Author's Preface
SEARCHING FOR SACRED GROUND


Though I was born, raised, and schooled in the far western corner of Kansas just east of Liberal, I always knew that I was an Oklahoman. I was in Kansas by virtue of the fluke of my parents’ purchase of land north of the border, the land they had found to buy while they lived in the little Mennonite community of Turpin in the Oklahoma Panhandle. Virtually no one else in our church farmed in Kansas. My parents had moved from Clinton in central Oklahoma a year before I was born—to Turpin where my father’s oldest brother lived. Early in my parents’ marriage in the late 1940s, they, like so many other post-war newlyweds, were seeking opportunity.

Our lives revolved around Friedensfeld, our little Turpin, Oklahoma Mennonite Church, and our extended family—twelve sets of uncles and aunts, grandparents, great-grandparents—all of whom lived in Oklahoma. I had always been especially interested in my central Oklahoma family and their lives along the Washita River on Oklahoma’s red soil—as well as their Cheyenne and Arapaho neighbors. When our family returned there to visit and drove along Clinton’s Main Street where both my parents had worked, they would point to old chiefs in their long braids wrapped in blankets and sitting on benches in the sun—and try to remember their names. They reviewed the names they knew from school or church—like Heap of Birds. I remember sitting in the back seat of our green Mercury and wondering how life might be different if one had a name with a literal referent like "heap of birds."

My father died young in the 1970s. I settled in central Kansas, where I taught college English at my alma mater, Bethel College. Years later, in the 1990s, I found myself going back to central Oklahoma to Corn for funerals. My father’s siblings were buried at the Bergthal Mennonite Church cemetery. I remember standing under the Oklahoma sky as Reverend Lawrence Hart from Clinton conducted my Aunt Ruth’s burial service. The recitation of familiar Bible passages over my Aunt Ruth’s open grave by the famous Cheyenne Peace Chief, Reverend Lawrence H. Hart, was a moment of recognition for me. These two peoples—the immigrant Mennonites and the relocated Cheyennes—had shared a life in Oklahoma. As a Mennonite minister, Reverend Hart felt like a part of the family. I went home and wrote the following poem after Aunt Ruth’s burial. I see now that it was the beginning of this book.
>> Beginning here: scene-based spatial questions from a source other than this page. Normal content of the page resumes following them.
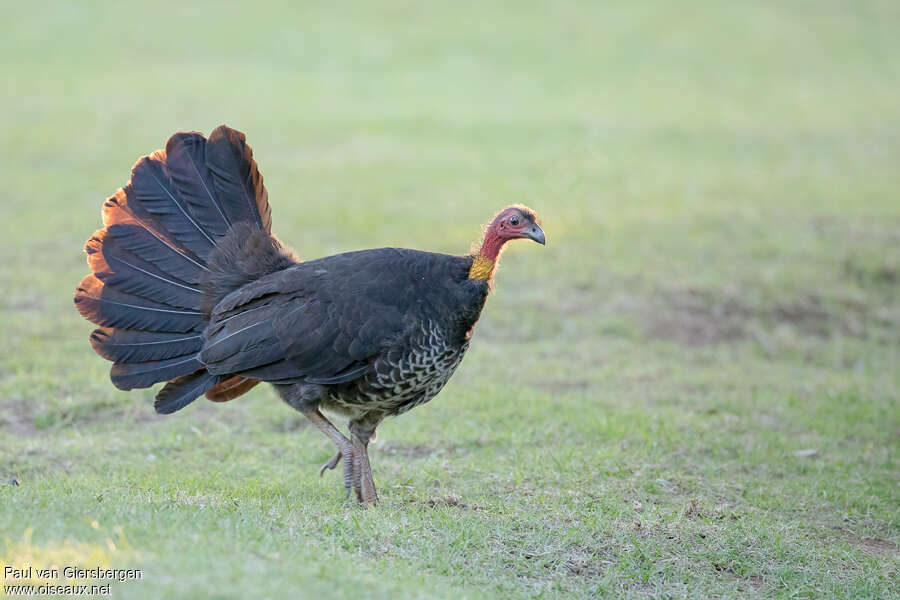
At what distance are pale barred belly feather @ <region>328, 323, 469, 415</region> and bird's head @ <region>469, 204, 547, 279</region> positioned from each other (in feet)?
1.66

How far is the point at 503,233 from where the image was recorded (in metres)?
5.94

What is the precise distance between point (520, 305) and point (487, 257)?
164 inches

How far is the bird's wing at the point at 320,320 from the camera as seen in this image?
5.64 m

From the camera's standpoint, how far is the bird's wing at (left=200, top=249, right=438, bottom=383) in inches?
222

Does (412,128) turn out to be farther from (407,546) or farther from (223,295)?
(407,546)

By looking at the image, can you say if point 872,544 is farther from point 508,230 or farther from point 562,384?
point 562,384

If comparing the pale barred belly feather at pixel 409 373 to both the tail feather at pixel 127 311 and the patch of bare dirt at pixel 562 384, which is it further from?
the patch of bare dirt at pixel 562 384

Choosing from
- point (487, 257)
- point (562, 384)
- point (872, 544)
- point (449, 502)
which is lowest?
point (872, 544)

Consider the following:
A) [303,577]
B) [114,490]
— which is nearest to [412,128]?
[114,490]

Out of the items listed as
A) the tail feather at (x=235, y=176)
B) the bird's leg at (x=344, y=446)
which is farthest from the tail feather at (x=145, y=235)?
the bird's leg at (x=344, y=446)

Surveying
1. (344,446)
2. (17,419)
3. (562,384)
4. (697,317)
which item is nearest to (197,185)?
(344,446)

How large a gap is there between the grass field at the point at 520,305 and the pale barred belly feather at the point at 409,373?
2.08ft

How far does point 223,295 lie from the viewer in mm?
6176

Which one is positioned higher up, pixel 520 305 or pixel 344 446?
pixel 520 305
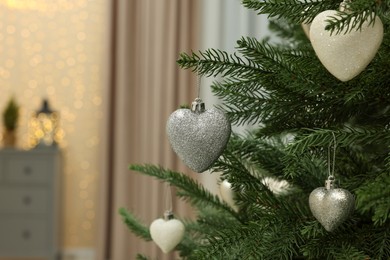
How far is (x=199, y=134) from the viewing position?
618mm

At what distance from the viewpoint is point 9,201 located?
399 cm

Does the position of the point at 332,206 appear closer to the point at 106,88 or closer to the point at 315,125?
the point at 315,125

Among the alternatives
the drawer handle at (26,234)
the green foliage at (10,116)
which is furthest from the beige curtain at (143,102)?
the green foliage at (10,116)

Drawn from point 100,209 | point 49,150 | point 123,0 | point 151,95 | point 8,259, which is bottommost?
point 8,259

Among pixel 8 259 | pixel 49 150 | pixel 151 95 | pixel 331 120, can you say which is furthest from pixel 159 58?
pixel 331 120

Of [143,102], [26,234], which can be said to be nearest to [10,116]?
[26,234]

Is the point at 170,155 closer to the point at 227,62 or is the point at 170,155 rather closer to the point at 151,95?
the point at 151,95

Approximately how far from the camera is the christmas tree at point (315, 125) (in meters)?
0.52

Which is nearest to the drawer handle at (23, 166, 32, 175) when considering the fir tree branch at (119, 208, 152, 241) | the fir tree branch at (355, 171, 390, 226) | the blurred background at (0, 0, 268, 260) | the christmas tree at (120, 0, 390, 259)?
the blurred background at (0, 0, 268, 260)

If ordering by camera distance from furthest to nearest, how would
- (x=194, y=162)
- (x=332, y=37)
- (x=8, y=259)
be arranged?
(x=8, y=259), (x=194, y=162), (x=332, y=37)

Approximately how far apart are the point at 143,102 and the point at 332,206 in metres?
3.51

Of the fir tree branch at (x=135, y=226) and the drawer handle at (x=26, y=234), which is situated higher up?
the fir tree branch at (x=135, y=226)

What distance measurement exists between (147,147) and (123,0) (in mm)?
868

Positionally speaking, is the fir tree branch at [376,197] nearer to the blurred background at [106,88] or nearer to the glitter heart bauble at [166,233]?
the glitter heart bauble at [166,233]
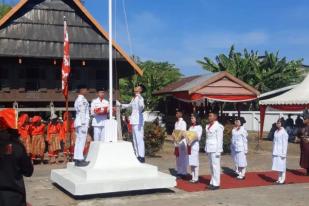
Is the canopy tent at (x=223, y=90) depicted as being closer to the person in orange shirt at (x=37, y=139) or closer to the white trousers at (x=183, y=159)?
the person in orange shirt at (x=37, y=139)

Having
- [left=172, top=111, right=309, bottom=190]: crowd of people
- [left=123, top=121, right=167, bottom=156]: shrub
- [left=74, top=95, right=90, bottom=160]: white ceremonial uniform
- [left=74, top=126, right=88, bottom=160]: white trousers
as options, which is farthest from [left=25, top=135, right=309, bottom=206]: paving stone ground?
[left=123, top=121, right=167, bottom=156]: shrub

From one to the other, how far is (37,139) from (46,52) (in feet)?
23.3

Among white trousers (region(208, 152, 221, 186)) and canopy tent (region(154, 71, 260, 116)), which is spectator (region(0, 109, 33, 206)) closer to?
white trousers (region(208, 152, 221, 186))

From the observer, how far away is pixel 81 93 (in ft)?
37.6

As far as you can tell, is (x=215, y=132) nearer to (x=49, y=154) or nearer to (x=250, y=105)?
(x=49, y=154)

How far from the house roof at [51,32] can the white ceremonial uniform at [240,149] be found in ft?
33.3

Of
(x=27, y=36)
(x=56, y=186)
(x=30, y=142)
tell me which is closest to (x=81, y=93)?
(x=56, y=186)

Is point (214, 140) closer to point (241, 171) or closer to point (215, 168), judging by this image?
point (215, 168)

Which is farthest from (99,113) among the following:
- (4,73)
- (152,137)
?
(4,73)

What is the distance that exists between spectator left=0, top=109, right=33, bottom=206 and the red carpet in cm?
597

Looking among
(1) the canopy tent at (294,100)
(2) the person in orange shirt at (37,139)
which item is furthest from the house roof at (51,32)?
(1) the canopy tent at (294,100)

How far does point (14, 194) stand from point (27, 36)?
675 inches

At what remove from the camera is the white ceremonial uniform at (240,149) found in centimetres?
1250

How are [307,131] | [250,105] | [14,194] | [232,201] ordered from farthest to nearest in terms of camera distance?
1. [250,105]
2. [307,131]
3. [232,201]
4. [14,194]
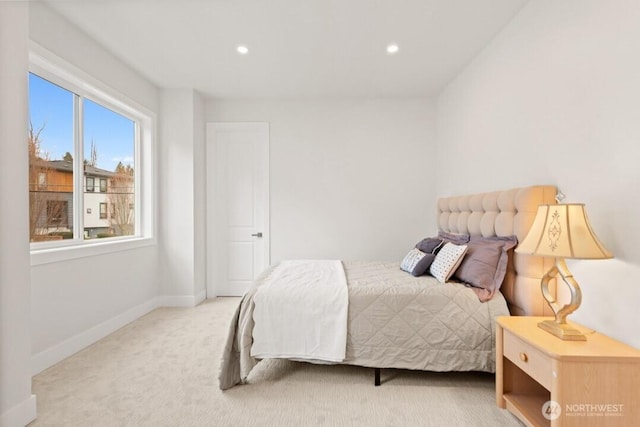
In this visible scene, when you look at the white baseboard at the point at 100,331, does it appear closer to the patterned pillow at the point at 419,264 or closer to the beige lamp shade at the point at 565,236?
the patterned pillow at the point at 419,264

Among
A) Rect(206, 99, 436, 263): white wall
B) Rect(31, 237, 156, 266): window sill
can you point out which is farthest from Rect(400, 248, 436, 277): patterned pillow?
Rect(31, 237, 156, 266): window sill

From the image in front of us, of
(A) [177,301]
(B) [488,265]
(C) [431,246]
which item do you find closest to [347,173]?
(C) [431,246]

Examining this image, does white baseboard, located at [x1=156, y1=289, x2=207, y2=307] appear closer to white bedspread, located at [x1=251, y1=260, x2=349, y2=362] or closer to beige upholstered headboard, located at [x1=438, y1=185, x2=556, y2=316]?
white bedspread, located at [x1=251, y1=260, x2=349, y2=362]

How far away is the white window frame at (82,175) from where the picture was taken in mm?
2434

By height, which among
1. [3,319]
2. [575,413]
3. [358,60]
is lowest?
[575,413]

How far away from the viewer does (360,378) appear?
2.26 m

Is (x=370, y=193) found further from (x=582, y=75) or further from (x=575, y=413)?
(x=575, y=413)

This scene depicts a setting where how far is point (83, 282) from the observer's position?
2.75m

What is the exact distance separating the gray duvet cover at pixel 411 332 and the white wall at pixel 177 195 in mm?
2065

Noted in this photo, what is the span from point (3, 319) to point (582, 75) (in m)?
3.37

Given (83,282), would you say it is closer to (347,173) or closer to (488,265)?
(347,173)

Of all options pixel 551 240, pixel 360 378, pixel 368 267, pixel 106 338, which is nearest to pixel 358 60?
pixel 368 267

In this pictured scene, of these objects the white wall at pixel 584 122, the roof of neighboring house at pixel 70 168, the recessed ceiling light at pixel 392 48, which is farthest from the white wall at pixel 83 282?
the white wall at pixel 584 122

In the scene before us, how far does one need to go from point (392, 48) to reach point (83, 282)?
3.41m
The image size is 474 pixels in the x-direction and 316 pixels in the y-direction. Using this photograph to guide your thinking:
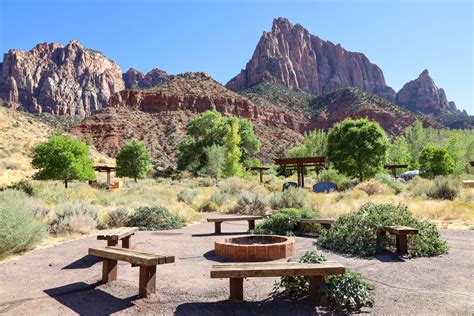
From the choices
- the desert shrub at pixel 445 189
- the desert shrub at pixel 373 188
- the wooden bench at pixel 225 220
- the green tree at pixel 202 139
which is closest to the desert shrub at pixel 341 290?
the wooden bench at pixel 225 220

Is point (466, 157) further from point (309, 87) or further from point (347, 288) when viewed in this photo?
point (309, 87)

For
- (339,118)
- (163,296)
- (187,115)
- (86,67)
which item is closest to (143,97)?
(187,115)

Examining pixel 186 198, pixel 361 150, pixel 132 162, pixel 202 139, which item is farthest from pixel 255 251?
pixel 202 139

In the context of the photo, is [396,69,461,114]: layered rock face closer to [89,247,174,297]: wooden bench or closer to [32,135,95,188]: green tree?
[32,135,95,188]: green tree

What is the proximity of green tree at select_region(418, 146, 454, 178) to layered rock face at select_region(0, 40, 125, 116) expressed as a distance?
516 feet

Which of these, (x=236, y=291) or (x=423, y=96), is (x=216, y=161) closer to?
(x=236, y=291)

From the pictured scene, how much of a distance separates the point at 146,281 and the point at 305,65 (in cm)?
17872

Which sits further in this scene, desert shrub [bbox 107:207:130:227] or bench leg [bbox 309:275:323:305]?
desert shrub [bbox 107:207:130:227]

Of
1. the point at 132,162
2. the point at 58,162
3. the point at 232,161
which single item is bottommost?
the point at 58,162

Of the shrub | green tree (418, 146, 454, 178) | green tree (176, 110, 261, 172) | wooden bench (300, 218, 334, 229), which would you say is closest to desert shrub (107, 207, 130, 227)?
the shrub

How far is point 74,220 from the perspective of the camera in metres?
11.0

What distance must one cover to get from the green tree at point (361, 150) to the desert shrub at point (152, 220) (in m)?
20.4

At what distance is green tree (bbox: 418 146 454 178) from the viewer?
41.3 meters

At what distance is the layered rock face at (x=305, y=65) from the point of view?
15175 centimetres
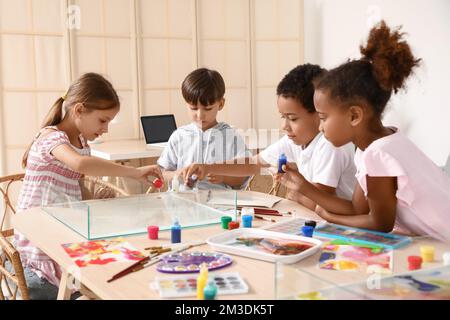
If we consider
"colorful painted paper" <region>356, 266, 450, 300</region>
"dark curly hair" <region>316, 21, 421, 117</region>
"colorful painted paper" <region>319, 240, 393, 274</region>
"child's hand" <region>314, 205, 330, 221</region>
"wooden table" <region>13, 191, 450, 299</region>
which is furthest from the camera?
"child's hand" <region>314, 205, 330, 221</region>

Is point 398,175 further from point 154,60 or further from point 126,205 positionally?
point 154,60

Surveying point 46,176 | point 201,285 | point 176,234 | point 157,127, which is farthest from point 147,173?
point 157,127

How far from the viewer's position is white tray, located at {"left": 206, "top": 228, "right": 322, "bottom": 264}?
1.38 metres

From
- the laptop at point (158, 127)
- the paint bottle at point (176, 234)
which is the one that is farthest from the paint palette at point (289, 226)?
the laptop at point (158, 127)

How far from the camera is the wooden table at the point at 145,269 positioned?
1.21 meters

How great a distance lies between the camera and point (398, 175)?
5.29ft

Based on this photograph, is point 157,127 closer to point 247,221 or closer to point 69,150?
point 69,150

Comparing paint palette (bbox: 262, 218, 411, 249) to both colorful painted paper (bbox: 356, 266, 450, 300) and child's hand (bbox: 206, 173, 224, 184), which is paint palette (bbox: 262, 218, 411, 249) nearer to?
colorful painted paper (bbox: 356, 266, 450, 300)

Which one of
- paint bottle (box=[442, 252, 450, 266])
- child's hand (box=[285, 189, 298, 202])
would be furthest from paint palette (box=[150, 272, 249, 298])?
child's hand (box=[285, 189, 298, 202])

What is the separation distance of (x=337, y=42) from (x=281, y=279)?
11.2ft

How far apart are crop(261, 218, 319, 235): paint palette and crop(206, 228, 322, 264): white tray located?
0.07 meters

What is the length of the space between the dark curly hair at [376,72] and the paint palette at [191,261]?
632 millimetres

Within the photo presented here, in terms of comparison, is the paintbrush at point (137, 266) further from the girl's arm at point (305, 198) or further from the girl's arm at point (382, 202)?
the girl's arm at point (305, 198)
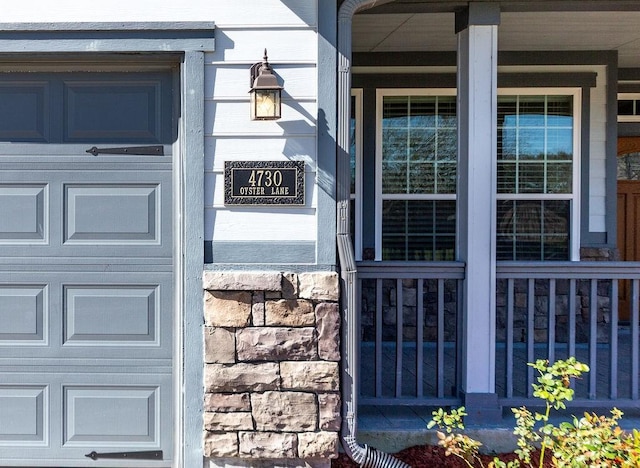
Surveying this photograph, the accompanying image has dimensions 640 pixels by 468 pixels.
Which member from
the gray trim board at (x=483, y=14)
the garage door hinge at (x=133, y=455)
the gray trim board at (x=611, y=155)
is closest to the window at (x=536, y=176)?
the gray trim board at (x=611, y=155)

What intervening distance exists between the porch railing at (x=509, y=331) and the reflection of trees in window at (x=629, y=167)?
1433 millimetres

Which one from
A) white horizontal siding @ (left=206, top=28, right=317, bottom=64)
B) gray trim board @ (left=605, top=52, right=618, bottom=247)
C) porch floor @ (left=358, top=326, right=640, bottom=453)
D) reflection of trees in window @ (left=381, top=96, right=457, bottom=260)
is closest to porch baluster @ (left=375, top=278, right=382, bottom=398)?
porch floor @ (left=358, top=326, right=640, bottom=453)

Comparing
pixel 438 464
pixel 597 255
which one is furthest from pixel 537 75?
pixel 438 464

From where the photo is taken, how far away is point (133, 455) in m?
2.79

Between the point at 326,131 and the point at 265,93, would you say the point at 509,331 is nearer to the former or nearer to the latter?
the point at 326,131

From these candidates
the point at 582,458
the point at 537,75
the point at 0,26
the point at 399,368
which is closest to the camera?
the point at 582,458

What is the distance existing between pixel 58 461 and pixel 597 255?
15.5 feet

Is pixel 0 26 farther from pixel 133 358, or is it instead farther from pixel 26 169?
pixel 133 358

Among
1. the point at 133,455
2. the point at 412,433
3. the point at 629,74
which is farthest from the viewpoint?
the point at 629,74

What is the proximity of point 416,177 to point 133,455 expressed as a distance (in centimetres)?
347

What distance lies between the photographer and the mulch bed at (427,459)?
2.83 metres

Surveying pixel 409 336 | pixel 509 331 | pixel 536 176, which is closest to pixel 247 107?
pixel 509 331

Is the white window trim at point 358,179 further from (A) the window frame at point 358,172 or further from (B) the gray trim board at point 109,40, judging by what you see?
(B) the gray trim board at point 109,40

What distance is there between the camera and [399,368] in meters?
3.16
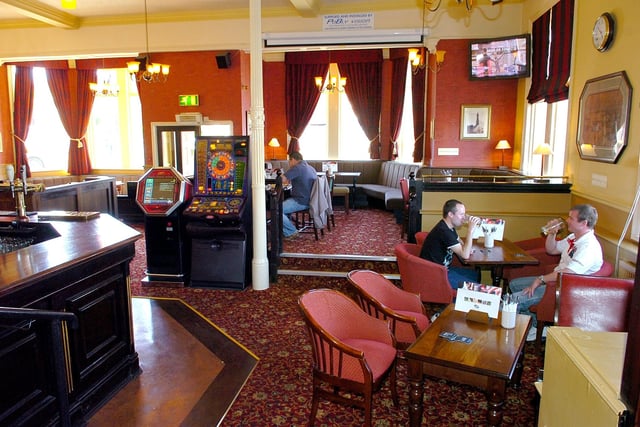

Chief Hart’s commencement address a few years later at Bethel College actually launched my research.

Ceremony

This country’s greatest living peace chief among the Cheyennes
is burying my Aunt Ruth in the hard red dirt of Bergthal
Cemetery north of Corn. We stand on ground my ancestors
gave beside old stones that bear the family name. One by one,
they bring us home. Last year my cousin came with her father
to bury his old kin and mounted the hill in procession to find
the dead man’s beautiful horse, standing tall above an open grave.
Chief Hart gathers us round Aunt Ruth, his dark hand
pointed like an arrow at the sky. Over the wind which sweeps
round the now long-vacant church, his deep voice speaks:
The Lord giveth and the Lord taketh away;
blessed be the name of the Lord.
What we have left are words we have agreed to share.
We bring them back from half-remembered pasts to believe anew,
take them home from here to test against our lives—our history
now the crazy spinning of a thousand stories we love into earth’s
silence, forgetfulness. We hang on tight to his words, erect them
with wonder in the open air—as if we could build a place
on a new frontier, as if we could walk inside it and worship.
(earlier version printed in What Mennonites Are Thinking, 1998)

I offer my sincere thanks to Lawrence and Betty Hart for giving me so many hours of their time, for letting me into their lives, for sharing their stories. I appreciated the helpful suggestions of C. Henry Smith series editor J. Denny Weaver and the reviewers who read this manuscript as well as the work of Michael A. King, publisher, Cascadia Publishing House. I wish to thank my mother and sister, who encouraged this work. My deepest thanks goes to my husband Doug who, as president of Bethel College, invited Hart to speak at commencement. Later, when I began this research, Doug listened, advised, traveled with me, and even read an early draft when I needed that. His support and encouragement have been invaluable.